Epiney Simon · Ständerat · 2003-09-23
Epiney Simon · Ständerat · Wallis · Christlichdemokratische Fraktion · 2003-09-23
Wortprotokoll
L'article 78 comprend à la fois une composante politique et une composante juridique. Une composante politique parce que, de l'avis de la commission, la naturalisation relève essentiellement du droit cantonal, qu'une décision de naturalisation ne peut pas être réduite au seul rang d'un acte administratif ordinaire et qu'il incombe aux cantons de définir la procédure. Il n'y a donc pas de droit individuel à la naturalisation à ce stade-là, mais on ne peut pas faire n'importe quoi non plus. Cela signifie qu'il y a une composante juridique et que le législateur ne peut pas se désintéresser de ce qui s'est passé en matière de naturalisation.
C'est pour cette raison qu'à l'alinéa 2, nous avons apporté un correctif extrêmement important en disant qu'en matière [PAGE 906] de naturalisation, le recours au Tribunal fédéral peut malgré tout être ouvert en cas de violations graves du droit.
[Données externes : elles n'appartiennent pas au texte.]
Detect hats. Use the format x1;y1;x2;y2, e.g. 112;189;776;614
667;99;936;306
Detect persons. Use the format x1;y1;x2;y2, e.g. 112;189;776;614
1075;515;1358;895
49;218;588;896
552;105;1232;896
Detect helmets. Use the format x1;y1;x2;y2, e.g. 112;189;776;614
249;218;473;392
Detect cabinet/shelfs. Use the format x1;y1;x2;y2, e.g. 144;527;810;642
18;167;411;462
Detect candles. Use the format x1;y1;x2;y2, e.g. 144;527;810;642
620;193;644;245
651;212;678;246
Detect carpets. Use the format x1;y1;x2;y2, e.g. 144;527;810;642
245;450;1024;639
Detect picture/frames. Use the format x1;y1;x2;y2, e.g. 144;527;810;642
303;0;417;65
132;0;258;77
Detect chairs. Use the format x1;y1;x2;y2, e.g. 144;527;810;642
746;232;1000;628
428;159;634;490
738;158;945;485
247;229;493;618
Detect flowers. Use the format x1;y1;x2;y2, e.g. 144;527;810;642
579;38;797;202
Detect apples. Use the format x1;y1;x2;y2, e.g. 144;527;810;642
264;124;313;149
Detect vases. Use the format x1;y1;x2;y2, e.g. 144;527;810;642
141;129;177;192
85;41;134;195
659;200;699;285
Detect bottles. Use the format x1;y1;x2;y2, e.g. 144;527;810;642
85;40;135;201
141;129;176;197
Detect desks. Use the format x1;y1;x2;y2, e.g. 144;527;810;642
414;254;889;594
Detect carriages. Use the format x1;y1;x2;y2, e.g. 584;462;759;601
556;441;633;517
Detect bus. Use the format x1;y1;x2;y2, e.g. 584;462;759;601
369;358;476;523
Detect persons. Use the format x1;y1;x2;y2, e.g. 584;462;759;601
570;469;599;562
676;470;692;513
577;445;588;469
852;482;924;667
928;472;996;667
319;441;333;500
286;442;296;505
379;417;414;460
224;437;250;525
La première violation, c'est évidemment la garantie constitutionnelle de la procédure, au sens des articles 29, 29a et 30 de la constitution. Ensuite, une proposition de minorité Dettling, à l'alinéa 2, va moins loin que celle de la majorité de la commission, mais à l'alinéa 3, elle ouvre par contre davantage la possibilité d'accès au Tribunal fédéral puisqu'elle prévoit deux hypothèses. Enfin, la proposition de minorité Studer Jean va encore plus loin, laissant la possibilité d'aller au Tribunal fédéral dès qu'il y a une violation d'un droit constitutionnel.
Voilà en résumé les différentes tendances qui se sont exprimées au sein de la commission à l'article 78.